Ceci dit, après avoir un peu trop pris le train sur une courte période et parfois même l'avoir raté, je suis loin d'être resté sur le quai...

# Posté le samedi 22 avril 2006 13:40

Modifié le dimanche 22 juillet 2007 05:46

Avant l'été 2005 et la pénurie de drogue, te souviens-tu de l'époque où faire un blog n'était pas à la mode?

Avant l'été 2005 et la pénurie de drogue, te souviens-tu de l'époque où faire un blog n'était pas à la mode?
En ce temps là le monde parraissait plus petit et à défaut de passer dans le Loft pour etre une star, un abri-bus, un mur, un banc et un marker chouré chez Leroy Merlin ou une bombe de peinture suffisait à assurer notre notoriété. A cette époque nos parents laissaient trainer leur fils pour qu'il aille, sans rémission, foutre le dawa niquer la rhala et shooter babylon, parce qu'on voulait du hardcore jusqu'à la mort... Pourtant jusqu'ici, quand on me disait "j'ai récupéré un Desert Eagle 357 mag avec retour de culasse compensé pour atténuer le recul" c'était parce qu'on parlait de Doom ou Silent Hill. Faut dire aussi que peu de temps avant, on se racontait encore les doubles-appels de Difool qu'on avait écouté le soir d'avant et ils ont été nombreux autour de moi à avoir leur tuner réglé sur 94.1 pendant un petit bout de temps.

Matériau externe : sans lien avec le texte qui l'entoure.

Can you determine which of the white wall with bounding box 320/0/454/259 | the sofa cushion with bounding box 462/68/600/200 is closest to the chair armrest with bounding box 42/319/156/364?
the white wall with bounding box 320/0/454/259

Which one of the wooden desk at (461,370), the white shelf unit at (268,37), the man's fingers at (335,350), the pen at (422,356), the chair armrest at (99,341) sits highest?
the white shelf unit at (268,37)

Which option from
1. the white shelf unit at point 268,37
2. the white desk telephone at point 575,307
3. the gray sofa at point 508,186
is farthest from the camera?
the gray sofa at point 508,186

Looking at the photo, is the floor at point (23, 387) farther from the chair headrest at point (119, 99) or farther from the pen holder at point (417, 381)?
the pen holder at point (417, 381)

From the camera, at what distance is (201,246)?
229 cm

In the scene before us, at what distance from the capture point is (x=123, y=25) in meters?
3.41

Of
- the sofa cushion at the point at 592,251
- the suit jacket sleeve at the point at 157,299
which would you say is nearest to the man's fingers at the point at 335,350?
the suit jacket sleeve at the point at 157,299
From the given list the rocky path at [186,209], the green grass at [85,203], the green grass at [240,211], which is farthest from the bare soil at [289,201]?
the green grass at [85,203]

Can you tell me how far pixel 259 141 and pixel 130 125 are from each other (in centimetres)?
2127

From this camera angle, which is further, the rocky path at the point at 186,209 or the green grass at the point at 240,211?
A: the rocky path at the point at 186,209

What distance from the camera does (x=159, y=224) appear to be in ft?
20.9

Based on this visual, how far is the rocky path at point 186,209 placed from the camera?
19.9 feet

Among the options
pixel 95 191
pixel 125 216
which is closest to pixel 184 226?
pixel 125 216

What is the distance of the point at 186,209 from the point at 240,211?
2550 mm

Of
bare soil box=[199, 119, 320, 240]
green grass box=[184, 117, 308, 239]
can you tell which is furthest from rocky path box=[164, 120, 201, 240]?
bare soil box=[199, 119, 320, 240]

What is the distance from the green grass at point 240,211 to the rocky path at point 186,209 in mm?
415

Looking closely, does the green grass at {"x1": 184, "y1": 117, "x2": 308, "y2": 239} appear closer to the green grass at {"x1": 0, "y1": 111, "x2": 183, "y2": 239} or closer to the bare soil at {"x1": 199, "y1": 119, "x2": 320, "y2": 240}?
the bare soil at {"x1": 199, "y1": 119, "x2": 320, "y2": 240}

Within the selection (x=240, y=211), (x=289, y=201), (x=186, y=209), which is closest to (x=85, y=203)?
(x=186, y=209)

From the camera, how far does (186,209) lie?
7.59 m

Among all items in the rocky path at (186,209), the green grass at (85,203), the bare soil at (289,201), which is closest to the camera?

Fût-un temps pour pas se faire choper par les darons quand on bronzait de la tête avec juste une bouteille d'eau, un marker éventré, une barre de chocolat et un briquet, on allait jusqu'à la CAT pour cracher nos poumons en se croyant dans un film d'horreur ricain des années 70 vu le paysage (silo désaffecté coincé entre une usine en briques et en friche, des jardins ouvriers mal entretenus, une voie férrée et un cimetiere... BRRR ! ), en se prenant pour des oufs, voir des guedins (limite quoi!) mais les seules seringues qu'on voyait à cette époque c'était quand on faisait son rappel pour le R.O.R. Nous, on se faisait une soirée inoubliable avec 2 bouteilles de coca et 12 cannettes de 33 export pour 15 personnes dans 10 mètres carrés, on mettait la musique à fond et nous, on parlait encore plus fort, et que si en plus on avait de quoi prendre des photos ou un peu de crédit pour appeller en anonyme du portable de nos parents on devenait dingues. L'après midi si on voulait faire un foot, on faisait des parties à 22 contre 22, on se taclait au niveau de la gorge et on en rigolait. Les seuls moments où ça devenait houleux, c'est quand on devait décider de qui ira chercher le ballon tombé dans la petite rivière en contre-bas. Mais on avait tellement de conneries à faire et raconter qu'on avait même pas l'idée de mal parler d'une personne qu'on aime à une autre personne qu'on aime, juste pour lui faire croire qu'on l'aime plus, elle, que l'autre (ça suit derrière?).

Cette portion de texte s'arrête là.